→ **Exercise details**
Taking the entries below, transcribe only the lines starting with the one with "手工製作男款藍色 iPhone 保護殼/皮革手機殼/腰帶手機支架" and going on through the one with "Actual product image", exactly as written, without the pictures.

[Items listed in a dataset]
=== Section Start ===
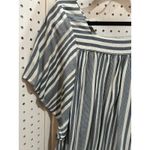BeachLunchLounge  Collection Striped Square Neck Flutter Sleeve Top Size XS Photo 2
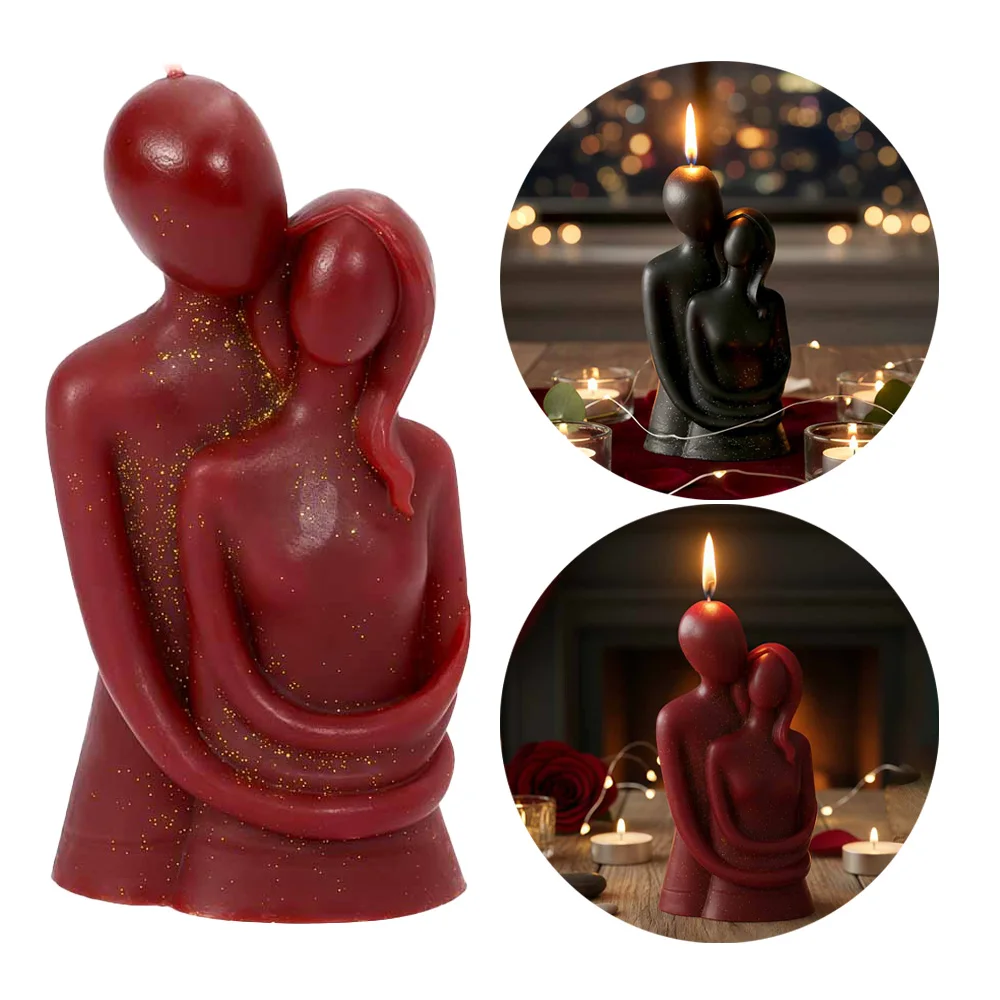 

48°C Low Temperature Aromatherapy Candles Couples Embrace Scented Candles Soy Wax Candles for Valentine's Day Gift Home Decor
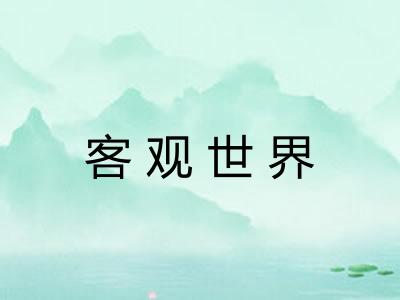 客观世界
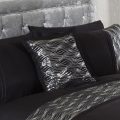 Waves Boudoir Cushion – Black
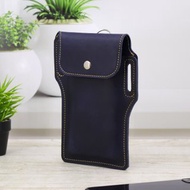 手工製作男款藍色 iPhone 保護殼/皮革手機殼/腰帶手機支架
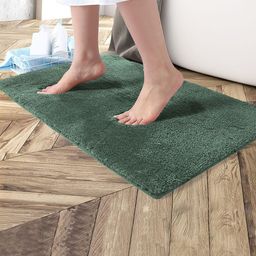 LUXEHOME INTERNATIONAL Sea Green Solid 2200 GSM Anti-Skid Bath Rug-picture-23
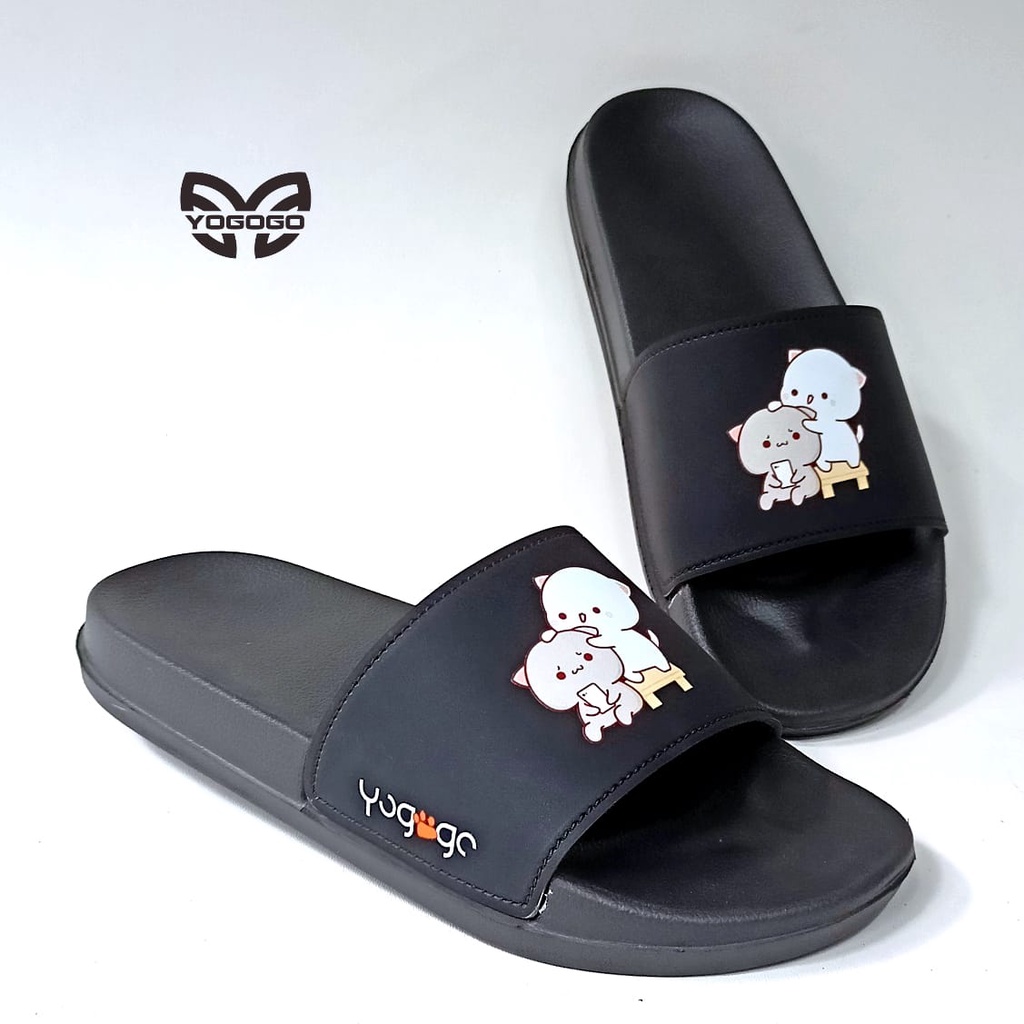 Sandal Selop Sendal Slide Flip Flop Karakter Yogogo Ori #CB04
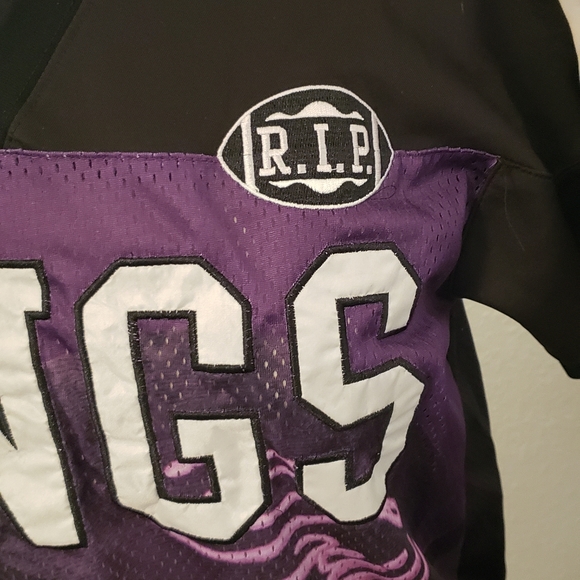 Men's / Unisex football Jersey, small, PimpC, purple and black - Picture 2 of 7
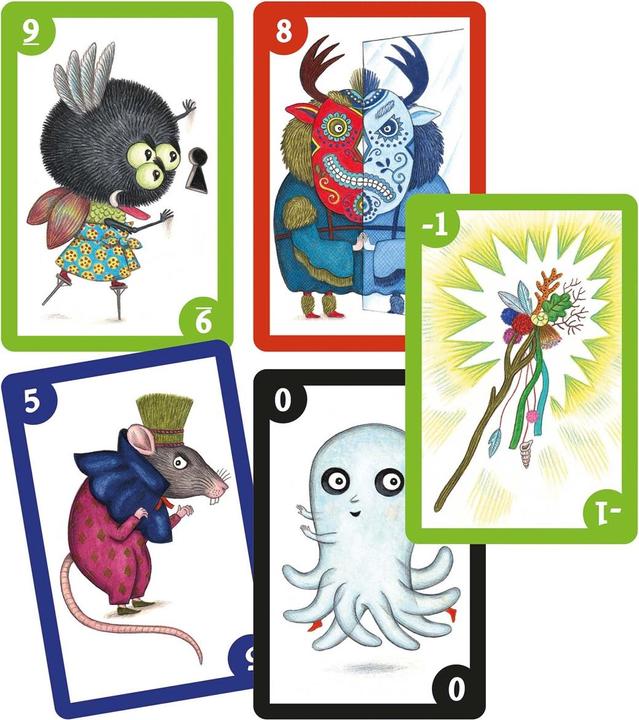 Actual product image Djeco Spooky Boo (German, French, Italian, English)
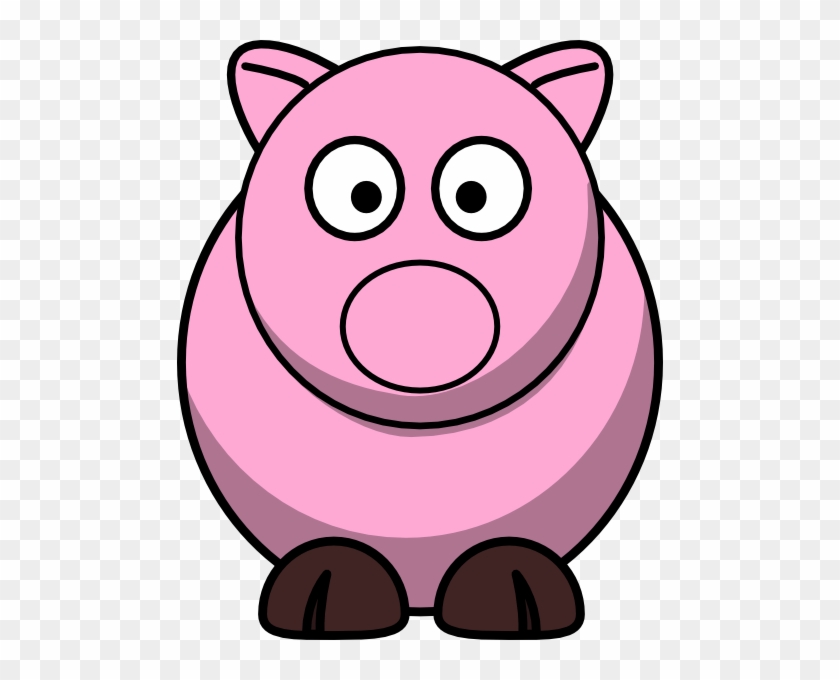 Weird Pig Clip Art At Clker - Farm Animals Cartoon Clipart #214494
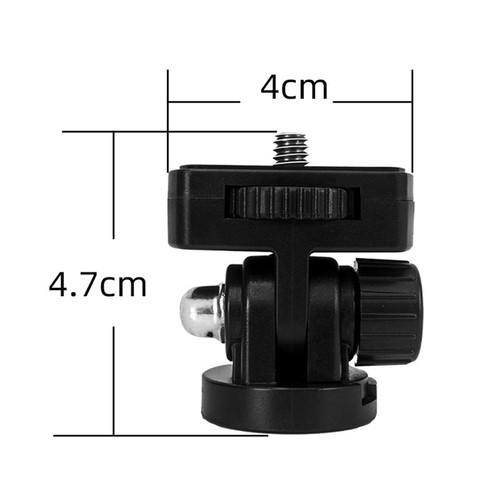 Adaptateur 1/4" Hotshoe Mount 360 Degrés Rotatif Aluminium Tête Trépied - Photo 3 sur 9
=== Section End ===
→ **Completed task**
 手工製作男款藍色 iPhone 保護殼/皮革手機殼/腰帶手機支架
 LUXEHOME INTERNATIONAL Sea Green Solid 2200 GSM Anti-Skid Bath Rug-picture-23
 Sandal Selop Sendal Slide Flip Flop Karakter Yogogo Ori #CB04
 Men's / Unisex football Jersey, small, PimpC, purple and black - Picture 2 of 7
 Actual product image Djeco Spooky Boo (German, French, Italian, English)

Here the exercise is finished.